The console message when the geolocation API is used in insecure
messages ambiguously says it is deprecated when, in fact, it has been
removed at this point. This updates the message to match getUserMedia()
and say it is removed.

BUG=605938
[email protected]

Review-Url: https://codereview.chromium.org/1942003002
Cr-Commit-Position: refs/heads/master@{#392126}

third_party/WebKit/LayoutTests/http/tests/security/powerfulFeatureRestrictions/old-powerful-features-on-insecure-origin-expected.txt

@@ -1,7 +1,7 @@
 CONSOLE WARNING: Use of the Application Cache is deprecated on insecure origins. Support will be removed in the future. You should consider switching your application to a secure origin, such as HTTPS. See https://goo.gl/rStTGz for more details.
 CONSOLE WARNING: The devicemotion event is deprecated on insecure origins, and support will be removed in the future. You should consider switching your application to a secure origin, such as HTTPS. See https://goo.gl/rStTGz for more details.
 CONSOLE WARNING: The deviceorientation event is deprecated on insecure origins, and support will be removed in the future. You should consider switching your application to a secure origin, such as HTTPS. See https://goo.gl/rStTGz for more details.
-CONSOLE WARNING: getCurrentPosition() and watchPosition() are deprecated on insecure origins. To use this feature, you should consider switching your application to a secure origin, such as HTTPS. See https://goo.gl/rStTGz for more details.
+CONSOLE WARNING: getCurrentPosition() and watchPosition() no longer work on insecure origins. To use this feature, you should consider switching your application to a secure origin, such as HTTPS. See https://goo.gl/rStTGz for more details.
 CONSOLE WARNING: getUserMedia() no longer works on insecure origins. To use this feature, you should consider switching your application to a secure origin, such as HTTPS. See https://goo.gl/rStTGz for more details.
 CONSOLE WARNING: requestMediaKeySystemAccess() is deprecated on insecure origins in the specification. Support will be removed in the future.

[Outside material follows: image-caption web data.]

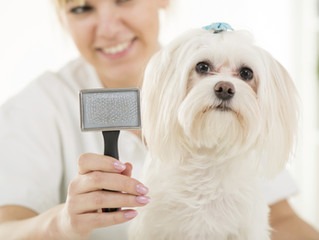The Importance of Grooming your Pup!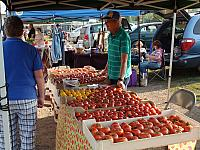 Tomatoes at Moose Lake Area Farmers Market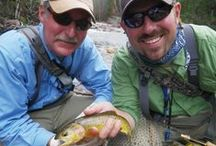 Fly Fishing / Fly Fishing in Eastern Utah can be a mix of large brutish trout from swift tailwaters all the way to the most beautiful brookies and cuttroats found in crystaline streams at well over 10,000 feet in elevation.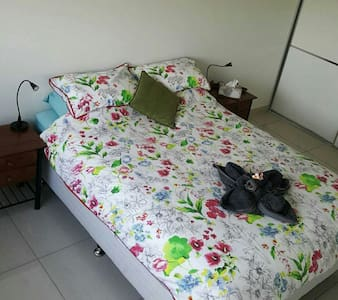 Huge room in our lovely big unit - Darwin  - Apartment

You should consider switching your application to a secure origin, such as HTTPS. See https://goo.gl/rStTGz for more details.
 This is a testharness.js-based test.

third_party/WebKit/Source/core/frame/Deprecation.cpp

@@ -292,10 +292,10 @@ String Deprecation::deprecationMessage(UseCounter::Feature feature)
 
     case UseCounter::GeolocationInsecureOrigin:
     case UseCounter::GeolocationInsecureOriginIframe:
-        // TODO(jww): This message should be made less ambigous after WebView
-        // is fixed so geolocation can be removed there. After that, this
-        // should be updated to read similarly to GetUserMediaInsecureOrigin's
-        // message.
+        return "getCurrentPosition() and watchPosition() no longer work on insecure origins. To use this feature, you should consider switching your application to a secure origin, such as HTTPS. See https://goo.gl/rStTGz for more details.";
+
+    case UseCounter::GeolocationInsecureOriginDeprecatedNotRemoved:
+    case UseCounter::GeolocationInsecureOriginIframeDeprecatedNotRemoved:
         return "getCurrentPosition() and watchPosition() are deprecated on insecure origins. To use this feature, you should consider switching your application to a secure origin, such as HTTPS. See https://goo.gl/rStTGz for more details.";
 
     case UseCounter::GetUserMediaInsecureOrigin:

third_party/WebKit/Source/core/frame/UseCounter.h

@@ -1158,6 +1158,8 @@ class CORE_EXPORT UseCounter {
         URLMethodRevokeObjectURLServiceWorker = 1340,
         DocumentCreateEventPaymentRequestUpdateEvent = 1341,
         CredentialManagerGetReturnedCredential = 1342,
+        GeolocationInsecureOriginDeprecatedNotRemoved = 1343,
+        GeolocationInsecureOriginIframeDeprecatedNotRemoved = 1344,
 
         // Add new features immediately above this line. Don't change assigned
         // numbers of any item, and don't reuse removed slots.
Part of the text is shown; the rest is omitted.